This girl just got married! Thoughts on surviving as an endo-bride.

Two weeks ago, I got married to the love of my life MR B 🙂 It was such an amazing and happy time, and the first time in a year that I forgot that endometriosis even exists. Here are a couple of my favorite pictures from the day that a friend took, we haven’t received the official photographs yet:

2015-06-07 15.53.21


I’d been so worried beforehand that my endometriosis was going to rear its ugly head and spoil my day, but fate/luck/god/mother nature was on my side and I had one of the most pain free days I have had in years. I think this success was partly down to my slightly obsessive and militant approach to wedding planning, and while there are no shortage of articles written on how to get the most out of your wedding as a chronically ill bride (see here and here for example), I thought I’d share some of my thoughts on this topic with you all anyway.

So, to be a kickass endo-bride, I would recommend taking the following actions:

Sort out everything as far in advance as possible.

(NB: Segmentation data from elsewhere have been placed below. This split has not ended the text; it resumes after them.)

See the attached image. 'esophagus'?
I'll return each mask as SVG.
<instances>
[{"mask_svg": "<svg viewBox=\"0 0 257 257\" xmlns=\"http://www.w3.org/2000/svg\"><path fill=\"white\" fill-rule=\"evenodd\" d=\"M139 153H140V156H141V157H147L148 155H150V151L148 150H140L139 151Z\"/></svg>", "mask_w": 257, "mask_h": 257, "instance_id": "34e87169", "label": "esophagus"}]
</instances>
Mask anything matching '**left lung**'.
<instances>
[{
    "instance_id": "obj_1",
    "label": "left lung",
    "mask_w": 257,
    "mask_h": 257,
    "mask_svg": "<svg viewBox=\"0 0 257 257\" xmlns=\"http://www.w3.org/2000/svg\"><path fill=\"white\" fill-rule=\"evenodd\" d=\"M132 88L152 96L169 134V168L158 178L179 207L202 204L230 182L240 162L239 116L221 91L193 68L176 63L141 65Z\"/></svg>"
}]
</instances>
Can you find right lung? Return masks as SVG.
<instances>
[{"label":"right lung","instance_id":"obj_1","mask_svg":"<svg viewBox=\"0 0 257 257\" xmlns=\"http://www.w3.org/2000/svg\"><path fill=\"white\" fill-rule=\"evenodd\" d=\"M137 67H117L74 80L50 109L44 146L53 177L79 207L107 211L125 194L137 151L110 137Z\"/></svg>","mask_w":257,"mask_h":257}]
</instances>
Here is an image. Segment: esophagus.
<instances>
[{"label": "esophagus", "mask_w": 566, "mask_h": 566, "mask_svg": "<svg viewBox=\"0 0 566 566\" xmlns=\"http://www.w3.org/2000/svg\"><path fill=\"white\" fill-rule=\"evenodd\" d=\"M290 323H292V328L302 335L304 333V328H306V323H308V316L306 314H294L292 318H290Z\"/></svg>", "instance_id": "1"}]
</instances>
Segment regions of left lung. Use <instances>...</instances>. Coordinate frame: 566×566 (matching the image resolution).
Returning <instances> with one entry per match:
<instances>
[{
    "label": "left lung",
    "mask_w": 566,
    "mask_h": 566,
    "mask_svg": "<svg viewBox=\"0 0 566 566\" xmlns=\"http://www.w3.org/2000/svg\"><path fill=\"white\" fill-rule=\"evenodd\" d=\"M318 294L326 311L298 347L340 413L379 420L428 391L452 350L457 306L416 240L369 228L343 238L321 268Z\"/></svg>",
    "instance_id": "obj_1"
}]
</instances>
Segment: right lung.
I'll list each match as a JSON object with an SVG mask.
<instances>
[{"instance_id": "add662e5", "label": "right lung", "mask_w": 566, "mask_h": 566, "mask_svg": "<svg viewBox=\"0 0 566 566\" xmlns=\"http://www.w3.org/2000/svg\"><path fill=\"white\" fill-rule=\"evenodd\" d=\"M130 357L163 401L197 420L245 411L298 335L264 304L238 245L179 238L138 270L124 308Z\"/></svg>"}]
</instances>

Loads of people thought I was a totally anal bridezilla as I had all our prep finished at least a month before the wedding. I’m talking speech written and memorised, boxes of decorations packed, and first dance rehearsed. While people kept saying to me ‘relax- you don’t need to be doing this yet’, I knew it would enable me to save some serious energy/ spoons up in the couple of weeks before the wedding, and concentrate in getting myself as rested and well as possible. This definitely paid off.

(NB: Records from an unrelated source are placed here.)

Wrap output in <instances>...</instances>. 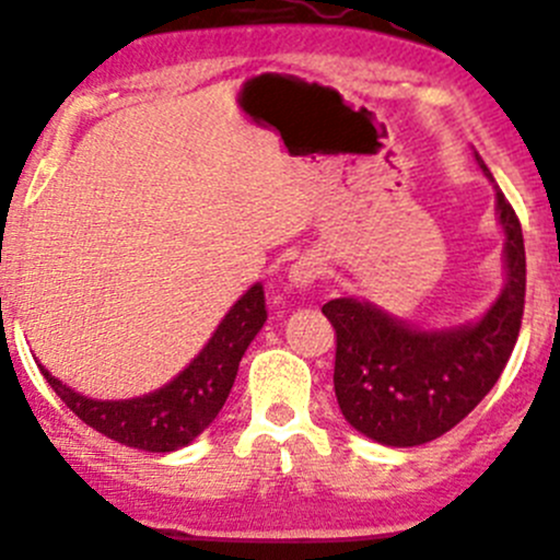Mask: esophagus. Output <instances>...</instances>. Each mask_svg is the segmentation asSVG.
<instances>
[{
  "mask_svg": "<svg viewBox=\"0 0 560 560\" xmlns=\"http://www.w3.org/2000/svg\"><path fill=\"white\" fill-rule=\"evenodd\" d=\"M318 276H322V262L316 257H300L290 268V281L300 290H308L311 284H316Z\"/></svg>",
  "mask_w": 560,
  "mask_h": 560,
  "instance_id": "obj_1",
  "label": "esophagus"
}]
</instances>
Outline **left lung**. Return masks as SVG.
I'll list each match as a JSON object with an SVG mask.
<instances>
[{
	"mask_svg": "<svg viewBox=\"0 0 560 560\" xmlns=\"http://www.w3.org/2000/svg\"><path fill=\"white\" fill-rule=\"evenodd\" d=\"M478 164L494 183L478 156ZM508 284L481 322L457 329L407 327L370 303L337 298L322 313L335 327V396L359 433L385 446H420L463 422L505 370L526 298V252L518 214L500 188Z\"/></svg>",
	"mask_w": 560,
	"mask_h": 560,
	"instance_id": "8db88e82",
	"label": "left lung"
}]
</instances>
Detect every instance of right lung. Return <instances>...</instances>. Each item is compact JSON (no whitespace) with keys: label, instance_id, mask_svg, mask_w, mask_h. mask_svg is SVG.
<instances>
[{"label":"right lung","instance_id":"add662e5","mask_svg":"<svg viewBox=\"0 0 560 560\" xmlns=\"http://www.w3.org/2000/svg\"><path fill=\"white\" fill-rule=\"evenodd\" d=\"M266 294L262 284L249 287L247 294L225 313L201 353L164 388L127 401H95L71 390L39 364L42 374L84 425L108 435L110 441L143 452H175L190 444L223 409L236 380L238 361L255 335L266 324Z\"/></svg>","mask_w":560,"mask_h":560}]
</instances>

Don’t sweat the little stuff.

During your wedding, the phrase ‘it’ll be babies next’ will be said to you at least twice a minute for the entire day. This would usually annoy the hell out of me, especially from people who know me and are aware of my endometriosis, but on this one-off occasion I recommend mastering the face below, nodding politely while letting it wash over you, and moving on to chat to someone.

thumbs up

Babies. Yeah. Simple.

On a similar note, don’t wast any spoons at all fretting over things that in the grand scheme of things just don’t matter. Things can and will go wrong. One of my bridesmaids hair wouldn’t curl and I was like ‘yeah whatevs man, that’s cool’, whereas pre-endometriosis perfectionist Claire may have had a mini-meltdown.

Plan breaks and have a bridesmaid remind you to take them.

I knew I would be running around like an excitable little chipmunk on my wedding day, and indeed I was. To deal with this, I had a bridesmaid remind me to take a break every couple of hours to help me recharge and prevent an epic crash later in the evening and the next day. She also made sure I was eating and drinking enough to keep my energy up.

Choose your wedding dress wisely.

When shopping for my dress I was aware that it needed to be comfortable as anything that caused discomfort would likely trigger further pain and my fatigue to flare, something that would be forgiving to epic endo-belly should it arrive, and something that could conceal Bridget Jones style pants in the event of unscheduled bleeding. I know, my life is so glamorous. Finding a dress that fits these requirements is no mean feat, but they are out there, so do your research.

And while we are on the topic, for the love of all that is holy do the sit test in your dress before buying it. Mine was super comfy when I was standing up/ running around but turned out to be weirdly uncomfortable when sitting down (which we do a lot of when we have a chronic illness- I’m sure you’ve noticed).

Make a speech and acknowledge your chronic illness experience.

I did this, and it was so awesome and liberating to state publicly acknowledge that I’ve been ill and been having a horrible time, but that I couldn’t have got through it without the help and support of Mr B. Pretty much the whole room (including the men) burst into tears which I wasn’t expecting.

If you’re going on honeymoon, plan it wisely.

We went away on a long haul flight the morning after our wedding. MISTAKE! I was properly fatigued and achy, and that last thing I wanted to do was drive to the airport for an 11 hour flight. If you can have a few days/weeks to recuperate first- do it!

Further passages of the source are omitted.